"Im starting to see my dream. The pictures flash like when someone takes a picture with a camera. But there's no person, and no camera. Flash, flash, flash. It's harder to see the pictures when the sun is up."
Charlie likes to sleep in complete darkness, no easy feat when he goes to bed long before the sun goes down. His shades are pretty good, but the four large windows allow it to creep in around the corners. Once, last fall, he got very mad at me because, "We go to sleep when it is the daytime and wake up when it is the nighttime and this just makes no sense."
He's right, but I didn't make the bus schedule.
At Easter we went on a family retreat at our new church. I was initially skeptical, but was sold by the notion of no dressing sugar filled children up in layers of fluff to endure an extra long, extra full church service then try to take those hungry children home and make them wait we while I throw together something fancy.
Instead we had church in our shorts down by the riverside in the cool morning breeze. The day before was like a scene from a movie. A couple hundred people on the green, soft hilly grass. Someone playing guitar with a guy beating on a djembe, people canoeing and swimming, bubbles blowing and kids playing. Talking, laughing, fun. It made me miss Austin. It felt like Austin. All that was missing was a dog with a frisbee and some teenagers with a hackey sack.
Charlie thought about God that weekend and told me that, "God must have two hands, that way He could make us both." I was drawn in by that beautiful, loving image and was thinking to myself for just a moment that Charlie is really growing things up, really thinking things through.
But just for a moment, because he then informed me, "And God made chickens so they could rule the galaxy!"
This notion has cracked me up for weeks now. I asked him once why we ate them, if they do indeed rule the galaxy. He informed me that this was part of their plan . . . once they are inside of us, the takeover can begin.

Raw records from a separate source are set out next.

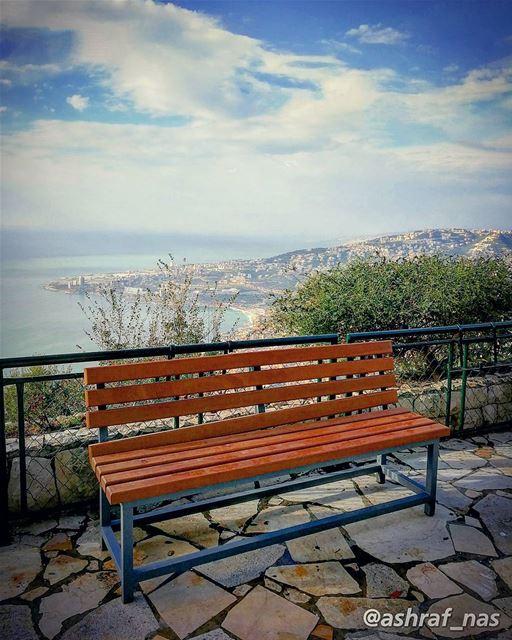 ألا تجلسينَ قليلاًألا تجلسين...فإن القضية أكبرَ منكِ وأكبرَ منيكما تعلمي (Jounieh - Harissa)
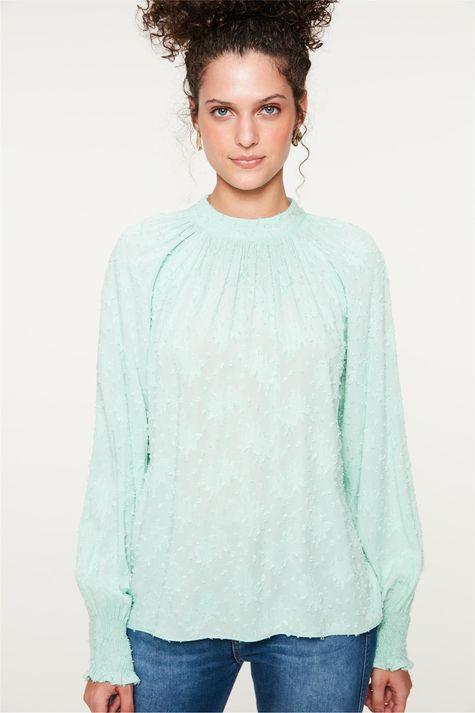 Blusa-Franzida-no-Decote-com-Textura-Frente--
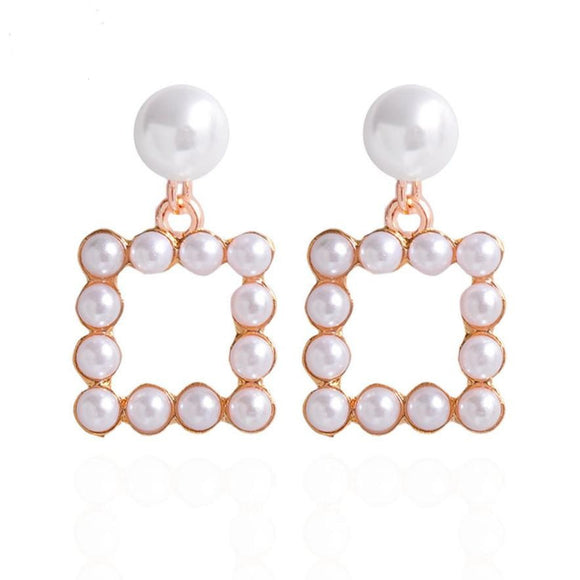 Cute & Casual Pearls Earrings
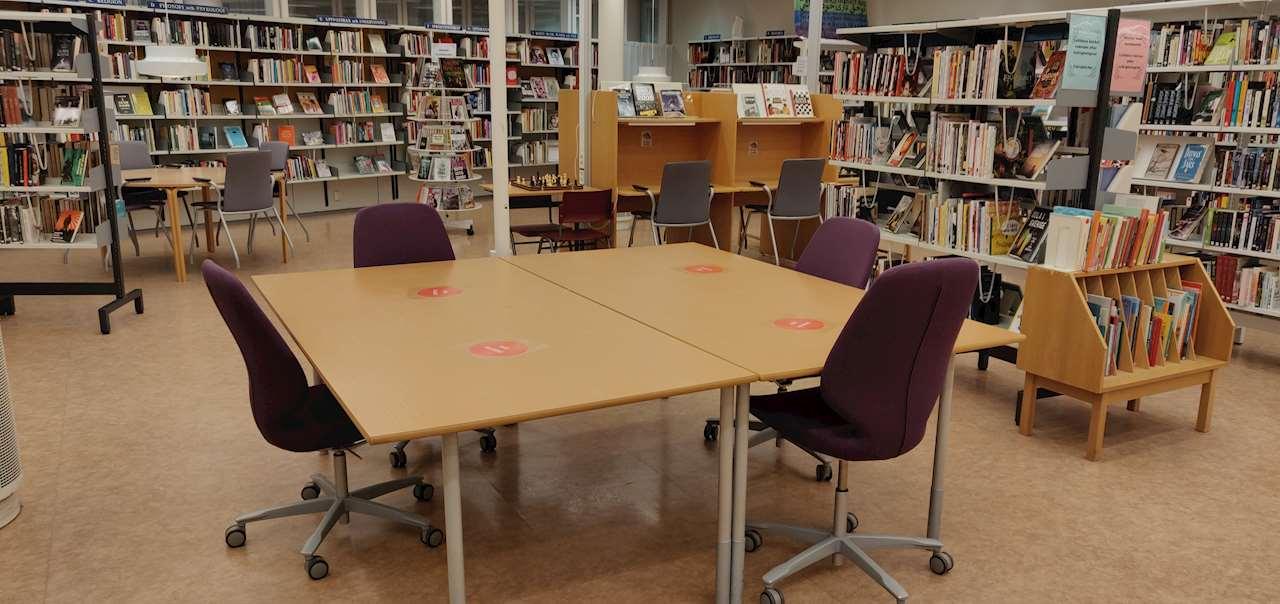 Stora gruppbordet i biblioteket på Tannbergsskolan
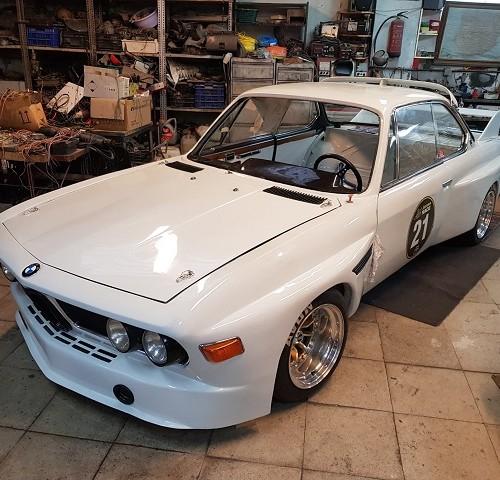 pm014 alquiler bmw competicion clasico vehículos de escena para cine tyreaction madrid blanco front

So perhaps vegetarians are saving us from a fowl future?
He also told me this morning that "My life is very hard." Unfortunately, the poor sweet boy is right about this. He gets so angry and he can't stop. He says, "When I am angry, it never goes away."
He has come so far on so many fronts, but his anger and rage are wearing us all thin. It is not a constant, but seems to pop up at moments that are supposed to be happy and fun, but out of the ordinary. I spent church on Mother's Day outside with a screaming boy and then Thursday I pulled a wagon of screaming boy through a parade at the girls' school.
He is so high functioning that I forget sometimes how much he needs structure, planning and control. Since I tend to be very spur of the moment and am all for spontaneous fun, I'm not always good at preparing him for what is happening. I think our busyness doesn't always work in his favor.
But there are three of them. Five of us. His needs can't always dictate our plans. The girls are learning so much about compassion and patience from having Charlie as a little brother, but sometimes I'm worried that his needs hold them back. So then I try to make sure they get to experience everything while limiting his world to the things he can handle and preparing him for the things that can't.
And then I am frequently told I look tired.
But I just have to eat more chicken and hold out until they take charge. Perhaps they can do a better job of it all?